Thread: hash index concurrency

hash index concurrency

From

Robert Haas

Date:

29 May 2012, 21:19:47

I ran a SELECT-only pgbench test today on the IBM POWER7 box with 64
concurrent clients and got roughly 305,000 tps.  Then, I created a
hash index on pgbench_accounts (aid), dropped the primary key, and
reran the test.  I got roughly 104,000 tps. 'perf -g -e cs' suggested
lock contention in _hash_first(), so I whacked out the calls to
_hash_getlock(rel, 0, HASH_SHARE) and _hash_droplock(rel, 0,
HASH_SHARE).  With that change, I got roughly 270,000 TPS.  Taking a
little further, I then changed the definition of USELOCKING() to 0,
effectively removing all the heavyweight page locks.  With that
change, I got 324,000 tps.  Also, with this change, the CPU is fully
saturated - about 77% user time, 23% system time.

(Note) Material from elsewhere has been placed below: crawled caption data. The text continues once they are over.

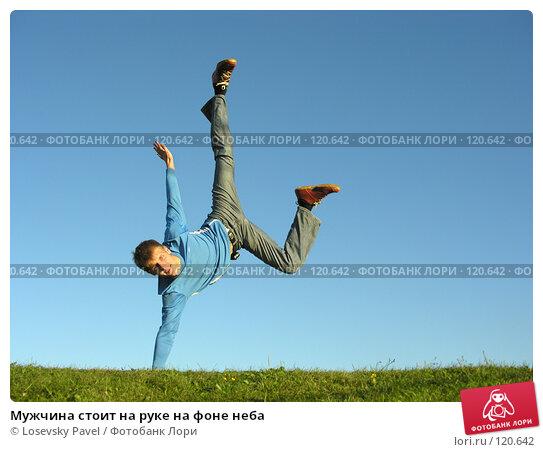 Мужчина стоит на руке на фоне неба, фото № 120642, снято 20 августа 2005 г. (c) Losevsky Pavel / Фотобанк Лори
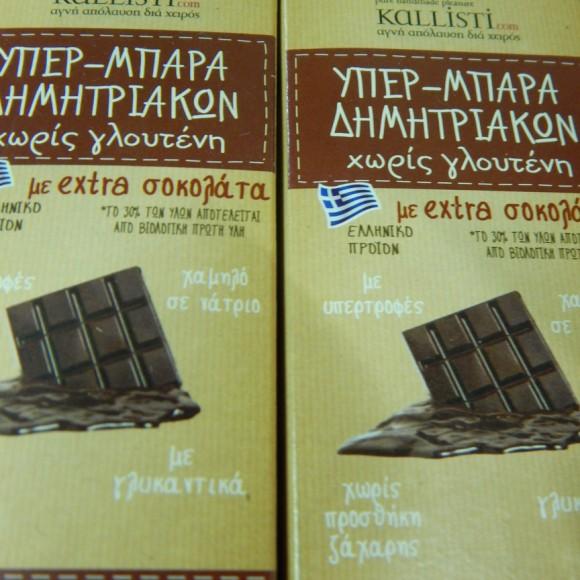 εξτρα σοκολατα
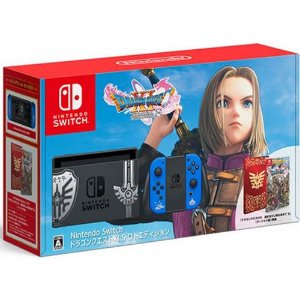 Console Nintendo Switch 32GB Dragon Quest XI S Limited Edition - Nintendo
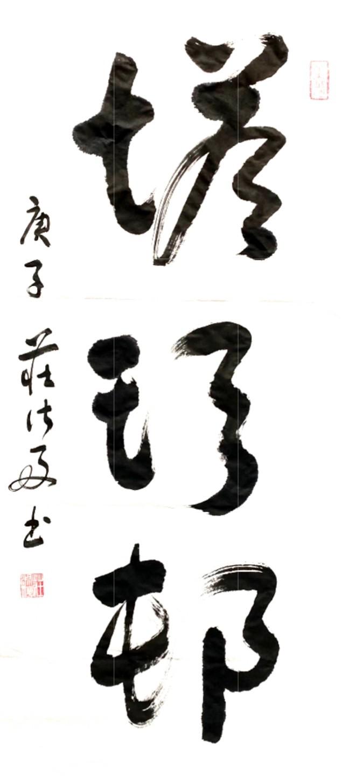 """纽约闽籍书法家為""""乡村题寫书法""""活动_图1-35"""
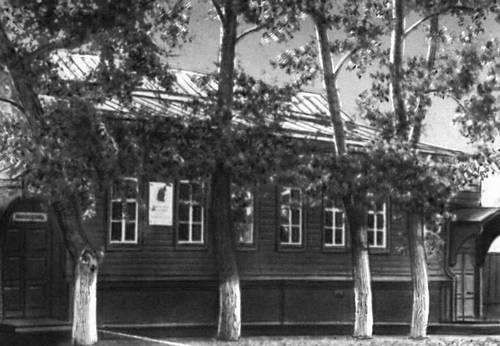МУЗЕИ В. И. ЛЕНИНА фото №7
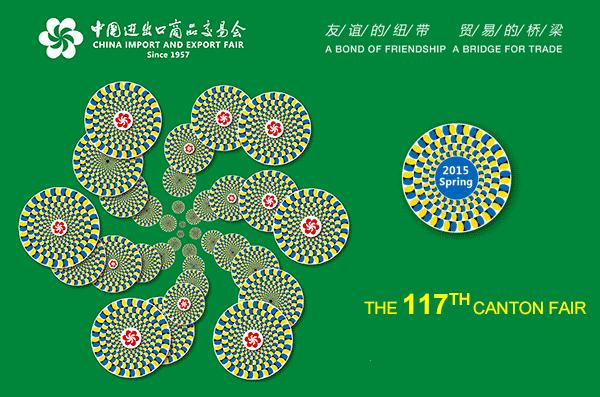 تورهای ویژه نمایشگاهی چینستان برای نمایشگاه بزرگ گوانجو ...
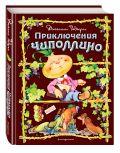 Приключения Чиполлино (ил. С. Самсоненко)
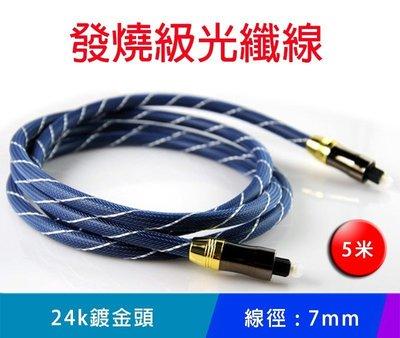 【易控王】高級數位光纖線 5米 OD:...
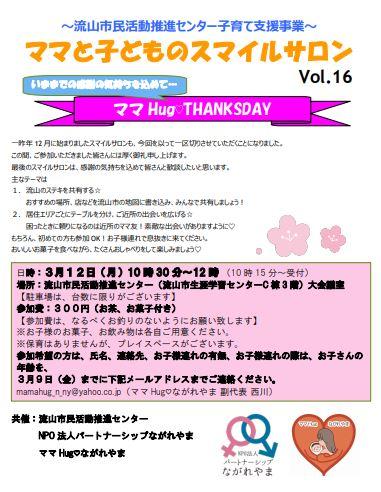 ママと子どものスマイルサロン Vol.16
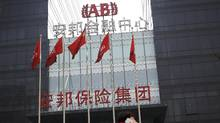 Anbang Insurance Group has made a bid on a majority stake in one of British Columbia's biggest retirement homes. (Andy Wong/The Associated Press)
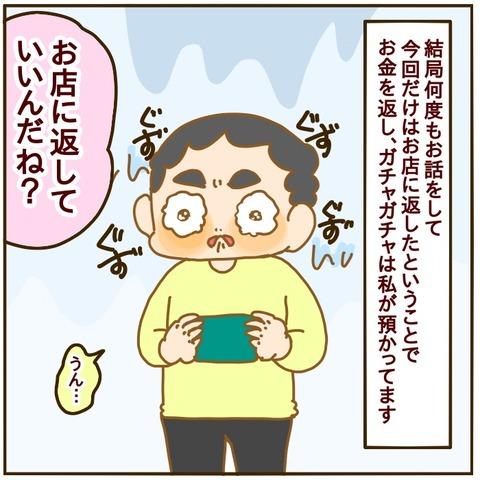 7974A87A-168B-4CE4-8BFA-AA0466EC49AF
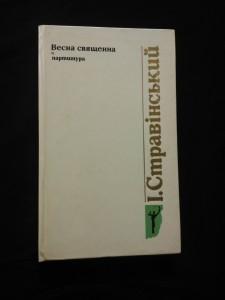 náhled knihy - Vesna svjaščennaja - Svěcení jara - partitura (A4, lam, 168 s.)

I don't immediately have a proposal to deal with this, but it seems
that if we want good hash index performance under high concurrency, we
need to work a bit harder.

-- 
Robert Haas
EnterpriseDB: http://www.enterprisedb.com
The Enterprise PostgreSQL Company

Re: hash index concurrency

From

Jeff Janes

Date:

30 May 2012, 00:21:19

On Tue, May 29, 2012 at 5:19 PM, Robert Haas <robertmhaas@gmail.com> wrote:
> I ran a SELECT-only pgbench test today on the IBM POWER7 box with 64
> concurrent clients and got roughly 305,000 tps.  Then, I created a
> hash index on pgbench_accounts (aid), dropped the primary key, and
> reran the test.  I got roughly 104,000 tps. 'perf -g -e cs' suggested
> lock contention in _hash_first(), so I whacked out the calls to
> _hash_getlock(rel, 0, HASH_SHARE) and _hash_droplock(rel, 0,
> HASH_SHARE).  With that change, I got roughly 270,000 TPS.  Taking a
> little further, I then changed the definition of USELOCKING() to 0,
> effectively removing all the heavyweight page locks.  With that
> change, I got 324,000 tps.  Also, with this change, the CPU is fully
> saturated - about 77% user time, 23% system time.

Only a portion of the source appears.